WORK INSTRUCTION
Scan the lines below and report each one containing "stroke" by copying it.

DATA RECORDS
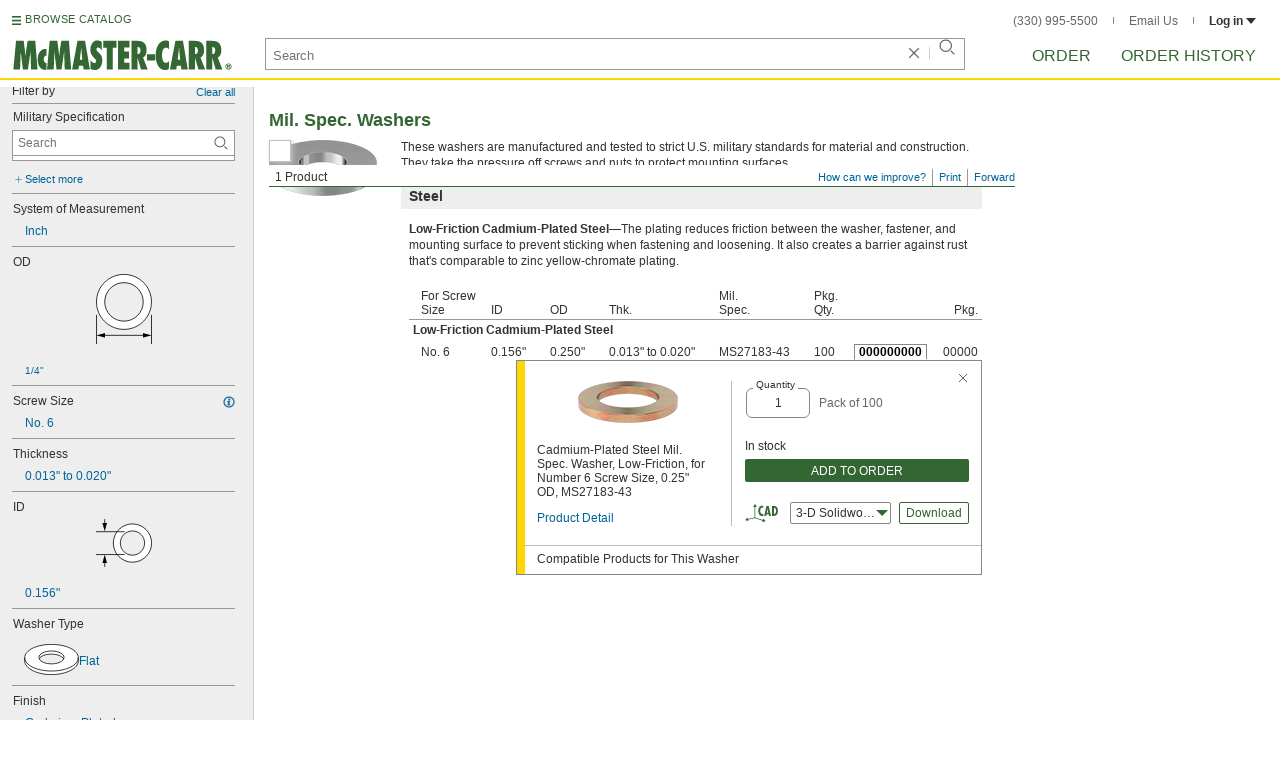

--- FILE ---
content_type: image/svg+xml
request_url: https://www.mcmaster.com/prerenderstable/mvPRE/Contents/BOSS1/1744261200000/a667ca54-3c59-472b-a1e5-d7c9197df907/5035421693252.svg
body_size: 489
content:
<?xml version="1.0" encoding="iso-8859-1"?>
<!-- Generator: Adobe Illustrator 28.1.0, SVG Export Plug-In . SVG Version: 6.00 Build 0)  -->
<svg version="1.1" id="Image" xmlns="http://www.w3.org/2000/svg" xmlns:xlink="http://www.w3.org/1999/xlink" x="0px" y="0px"
	 width="55.6205px" height="31.7336px" viewBox="0 0 55.6205 31.7336" enable-background="new 0 0 55.6205 31.7336"
	 xml:space="preserve">
<g>
	<path fill="#FFFFFF" stroke="#000000" stroke-width="0.8" stroke-miterlimit="10" d="M27.81,0.4
		C12.6736,0.4,0.4,6.4467,0.4,13.9156v3.5c0,7.4688,12.2736,13.918,27.41,13.918c15.1409,0,27.4105-6.4492,27.4105-13.918v-3.5
		C55.2205,6.4467,42.9509,0.4,27.81,0.4z M40.0525,15.7747C38.4313,18.4076,33.564,20.314,27.81,20.314
		c-6.082,0-11.1715-2.1328-12.4843-5l0.0899-0.1252c1.1952-2.9452,6.1992-4.8124,12.3944-4.8124
		c6.0588,0,11.1329,2.1172,12.4729,4.9608L40.0525,15.7747z"/>
	<path fill="none" stroke="#000000" stroke-width="0.8" stroke-miterlimit="10" d="M0.4,14.15
		c0,7.4607,12.2736,13.5116,27.41,13.5116c15.1409,0,27.4105-6.0509,27.4105-13.5116"/>
	<path fill="none" stroke="#000000" stroke-width="0.8" stroke-miterlimit="10" d="M40.0525,15.5404
		c0.3748-0.6052,0.578-1.25,0.578-1.9217c0-3.5627-5.7421-6.4571-12.8205-6.4571c-7.0739,0-12.8164,2.8944-12.8164,6.4571
		c0,0.5,0.1137,0.992,0.3321,1.4609"/>
</g>
</svg>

EXERCISE OUTPUT
	<path fill="#FFFFFF" stroke="#000000" stroke-width="0.8" stroke-miterlimit="10" d="M27.81,0.4
	<path fill="none" stroke="#000000" stroke-width="0.8" stroke-miterlimit="10" d="M0.4,14.15
	<path fill="none" stroke="#000000" stroke-width="0.8" stroke-miterlimit="10" d="M40.0525,15.5404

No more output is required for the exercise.